In this project, structured data from the Cuneiform Digital Library and ORACC projects are used to generate and train a relational, multi-modal neural model. Based on reconstruction loss, the model learns granular and composable notions of similarity without human supervision. It also explores the design space of type- and template-metaprogramming for precise generation of compatible data pipelines, models, and user interfaces. Consider the following (very simplified) diagram of the structured object-relational model the CDLI encodes:
classDiagram
direction RL
class tablet {
content : Text
drawing : Image
language : Categorical
width : Scalar
height : Scalar
}
class location {
latitude : Scalar
longitude : Scalar
}
class person {
name : Text
}
class period {
start : Scalar
end : Scalar
}
tablet --o location : discoveredAt
tablet --o person : discoveredBy
tablet --o period : createdIn
The corresponding type-level description of this domain is:
type Cuneiform = '[ '( "tablet"
, '[ '( "drawing", Image )
, '( "width", Scalar )
, '( "height", Scalar )
, '( "language", Categorical )
, '( "content", Text )
, '( "discoveredBy", Related "person" )
, '( "discoveredAt", Related "location" )

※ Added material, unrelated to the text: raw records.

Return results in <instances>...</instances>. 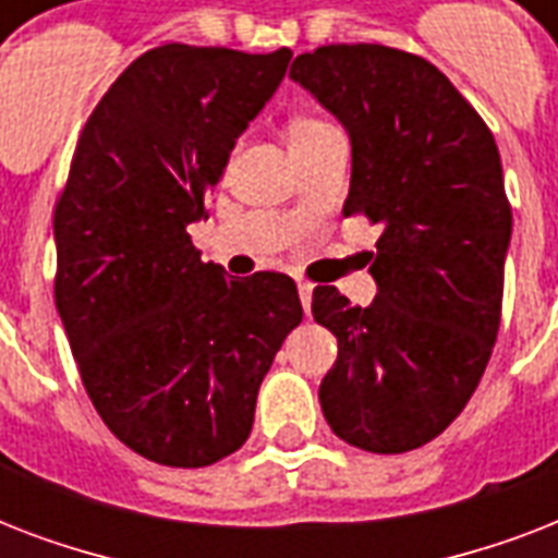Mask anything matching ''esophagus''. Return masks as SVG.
<instances>
[{"label": "esophagus", "mask_w": 558, "mask_h": 558, "mask_svg": "<svg viewBox=\"0 0 558 558\" xmlns=\"http://www.w3.org/2000/svg\"><path fill=\"white\" fill-rule=\"evenodd\" d=\"M298 295H301L304 313L310 315V310H313V283H298Z\"/></svg>", "instance_id": "1"}]
</instances>
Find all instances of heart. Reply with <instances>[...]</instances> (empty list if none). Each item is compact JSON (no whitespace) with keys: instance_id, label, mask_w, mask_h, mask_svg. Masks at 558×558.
Wrapping results in <instances>:
<instances>
[{"instance_id":"b5f03b06","label":"heart","mask_w":558,"mask_h":558,"mask_svg":"<svg viewBox=\"0 0 558 558\" xmlns=\"http://www.w3.org/2000/svg\"><path fill=\"white\" fill-rule=\"evenodd\" d=\"M332 130H336V126L327 124L324 118L295 116L287 124L289 147H292V150H295V147H306V144L318 142V138H324V135H327V133H332Z\"/></svg>"}]
</instances>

, '( "createdIn", Related "period" )
]
)
, '( "location"
, '[ '( "latitude", Scalar )
, '( "longitude", Scalar )
]
)
, '( "person"
, '[ '( "name", Text )
]
)
, '( "period"
, '[ '( "start", Scalar )
, '( "end", Scalar )
]
)
]It is a list of entity-types, each of which has a list of properties, each of which simply states what type of information that property consists of. Right now, the simple property-types are Scalar, Categorical, Text, and Image. The Related type describes how entities can be related, e.g. a "tablet" can be "discoveredAt" a "location". Property types may be considerably expanded or specialized in the future, but for now these cover a broad swathe of potential domains.
This simple, but precise and formal, specification is then used to generate various computational machinery using a combination of Haskell's type-level abstractions (from extensions like GADTs, TypeFamilies, PolyKinds, etc) such that the procedures described in the technical section below are automatically derived and hidden from the domain expert scholar, and formally verified by the compiler. In short, this guarantees compatibility and well-formedness across the materials, model definitions, training process, and interpretation interface.
Assuming you have GHCUp installed:
curl --proto '=https' --tlsv1.2 -sSf https://get-ghcup.haskell.org | sh
Install a suitable version of GHC and Cabal:
ghcup install ghc --set 9.10.3
ghcup install cabal --set 3.16.0.0
Compile:
cabal build
Invoke tests, scripts, etc:
cabal test
cabal run -- marshal_corpus --fields data/cdli_fields_sample.csv.gz --atf data/cdli_trans_sample.atf.gz --oraccPath data/ --imagePath data/ --output output.jsonl.gz
Errors during compilation or invocation may mean you need to install required system-level libraries. For instance, a message about missing bz2 might be resolved on a Debian-based system with:
sudo apt install libbz2-dev